The difficulty they had getting self-proclaimed "lefties" to comment on Moore seemed particularly dispiriting to the couple.
"We do agree with virtually every issue he brings up," Melnyk says. "We think there should be gun control laws in the States, progressive labour laws. We're pro gay rights.
"But we don't agree with how he cheats in his films to get at the greater message, that it's okay to tell small lies to put a better message out to the world. Then the right wing can say, 'Look he lied about this, and that, so how can you believe his message?' "
The American-born Caine, an Ohio Democrat, goes so far as to say Michael Moore has harmed progressive politics. "There's been unintended consequences to everything he's done. He crushed a movement in Flint in the wake of Roger & Me. By backing Nader in 2000, he actually put Bush in office. He so badly wanted Bush to lose in 2004, he makes this entertaining diatribe, Fahrenheit 9/11, against the President that f---ing Republicans rallied against all over America to support their boy."

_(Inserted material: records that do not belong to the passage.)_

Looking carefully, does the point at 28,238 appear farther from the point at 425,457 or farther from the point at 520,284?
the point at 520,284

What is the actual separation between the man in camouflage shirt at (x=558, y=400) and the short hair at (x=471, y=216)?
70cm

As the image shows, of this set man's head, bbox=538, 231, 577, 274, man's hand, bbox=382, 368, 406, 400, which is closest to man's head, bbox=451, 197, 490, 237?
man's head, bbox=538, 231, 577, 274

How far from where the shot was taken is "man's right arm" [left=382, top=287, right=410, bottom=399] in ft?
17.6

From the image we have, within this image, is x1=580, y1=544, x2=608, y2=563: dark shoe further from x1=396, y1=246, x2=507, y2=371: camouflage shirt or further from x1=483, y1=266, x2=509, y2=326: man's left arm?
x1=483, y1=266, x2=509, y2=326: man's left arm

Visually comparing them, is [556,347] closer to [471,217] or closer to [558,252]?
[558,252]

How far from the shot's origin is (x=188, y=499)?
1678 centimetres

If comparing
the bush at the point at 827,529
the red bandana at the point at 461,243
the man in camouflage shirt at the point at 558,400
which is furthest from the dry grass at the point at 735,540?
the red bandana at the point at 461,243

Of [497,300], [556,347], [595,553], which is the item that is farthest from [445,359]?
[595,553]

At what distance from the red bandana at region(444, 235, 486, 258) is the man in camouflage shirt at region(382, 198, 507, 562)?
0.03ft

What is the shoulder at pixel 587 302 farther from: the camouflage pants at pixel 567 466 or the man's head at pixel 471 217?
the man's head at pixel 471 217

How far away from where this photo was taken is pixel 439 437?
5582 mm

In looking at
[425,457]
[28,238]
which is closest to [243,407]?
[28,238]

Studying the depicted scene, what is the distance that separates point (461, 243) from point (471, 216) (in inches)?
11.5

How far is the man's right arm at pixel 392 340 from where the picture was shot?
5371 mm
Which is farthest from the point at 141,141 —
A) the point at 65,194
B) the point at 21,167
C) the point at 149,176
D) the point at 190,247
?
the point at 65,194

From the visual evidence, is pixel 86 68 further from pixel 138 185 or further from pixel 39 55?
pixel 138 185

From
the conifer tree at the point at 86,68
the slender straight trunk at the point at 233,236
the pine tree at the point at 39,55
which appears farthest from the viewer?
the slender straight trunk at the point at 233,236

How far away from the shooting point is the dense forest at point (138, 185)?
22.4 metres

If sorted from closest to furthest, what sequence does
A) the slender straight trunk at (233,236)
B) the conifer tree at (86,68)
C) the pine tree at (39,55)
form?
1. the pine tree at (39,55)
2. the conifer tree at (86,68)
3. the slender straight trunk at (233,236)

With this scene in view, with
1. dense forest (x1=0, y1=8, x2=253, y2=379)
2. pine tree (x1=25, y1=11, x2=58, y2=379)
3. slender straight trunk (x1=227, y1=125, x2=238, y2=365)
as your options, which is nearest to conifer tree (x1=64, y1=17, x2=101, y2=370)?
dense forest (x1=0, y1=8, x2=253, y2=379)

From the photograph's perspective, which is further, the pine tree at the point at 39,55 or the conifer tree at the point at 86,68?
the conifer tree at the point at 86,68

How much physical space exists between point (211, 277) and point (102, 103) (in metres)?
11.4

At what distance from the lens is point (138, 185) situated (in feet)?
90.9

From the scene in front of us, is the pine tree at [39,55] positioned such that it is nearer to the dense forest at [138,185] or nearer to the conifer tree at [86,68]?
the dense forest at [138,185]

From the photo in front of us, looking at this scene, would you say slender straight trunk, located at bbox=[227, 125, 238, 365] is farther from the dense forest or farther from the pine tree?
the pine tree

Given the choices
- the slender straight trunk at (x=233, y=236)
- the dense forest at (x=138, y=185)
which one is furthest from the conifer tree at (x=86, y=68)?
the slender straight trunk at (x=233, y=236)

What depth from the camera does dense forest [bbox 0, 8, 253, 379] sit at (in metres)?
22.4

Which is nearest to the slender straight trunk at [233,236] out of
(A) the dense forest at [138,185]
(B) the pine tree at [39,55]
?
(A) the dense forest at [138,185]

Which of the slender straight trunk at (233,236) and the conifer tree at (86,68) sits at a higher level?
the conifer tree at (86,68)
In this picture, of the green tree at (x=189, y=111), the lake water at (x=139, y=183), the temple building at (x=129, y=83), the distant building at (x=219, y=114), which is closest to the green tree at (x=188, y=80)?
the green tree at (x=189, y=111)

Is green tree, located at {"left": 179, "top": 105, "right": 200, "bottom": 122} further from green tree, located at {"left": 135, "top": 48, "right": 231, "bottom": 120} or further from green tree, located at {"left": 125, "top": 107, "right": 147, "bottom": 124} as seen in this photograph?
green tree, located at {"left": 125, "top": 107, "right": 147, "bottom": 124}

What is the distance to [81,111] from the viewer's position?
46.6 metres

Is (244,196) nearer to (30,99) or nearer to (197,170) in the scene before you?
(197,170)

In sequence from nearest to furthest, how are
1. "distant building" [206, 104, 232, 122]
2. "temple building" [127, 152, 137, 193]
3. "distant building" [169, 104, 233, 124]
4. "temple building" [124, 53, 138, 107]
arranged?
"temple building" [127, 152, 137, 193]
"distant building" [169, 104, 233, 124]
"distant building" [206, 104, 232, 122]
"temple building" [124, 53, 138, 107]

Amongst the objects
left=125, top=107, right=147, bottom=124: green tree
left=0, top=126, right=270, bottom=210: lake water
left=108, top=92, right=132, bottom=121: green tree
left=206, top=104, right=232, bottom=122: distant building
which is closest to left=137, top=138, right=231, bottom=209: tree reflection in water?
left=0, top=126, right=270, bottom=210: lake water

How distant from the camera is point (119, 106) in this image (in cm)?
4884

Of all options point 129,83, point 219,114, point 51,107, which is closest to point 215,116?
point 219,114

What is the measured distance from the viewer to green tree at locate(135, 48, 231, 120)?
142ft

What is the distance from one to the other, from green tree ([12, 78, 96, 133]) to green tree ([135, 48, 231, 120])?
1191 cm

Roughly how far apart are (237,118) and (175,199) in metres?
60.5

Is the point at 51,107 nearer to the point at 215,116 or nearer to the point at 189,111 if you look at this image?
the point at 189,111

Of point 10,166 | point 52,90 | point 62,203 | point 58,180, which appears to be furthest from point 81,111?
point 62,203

Caine and Melnyk saw the demonstrations first-hand as they followed Moore's vote-rallying Slacker Uprising Tour in '04. And he says that Moore is part of the polarization problem afflicting U.S. politics. "It's a starkly ideological view they have of the world. 'I'm right, and if you don't agree with me, by definition, you're wrong.'
"As far as I'm concerned, if you're American and you're a right-winger, read one g----- issue of Harper's magazine. If you're a leftie and you only read The Nation and Mother Jones, read the f---ing National Review just one time. If we pretend we're interested in dialogue and debate, and we all want the same thing -- a better society -- then we should all be talking, instead of stuffing cotton deeper and deeper into our ears."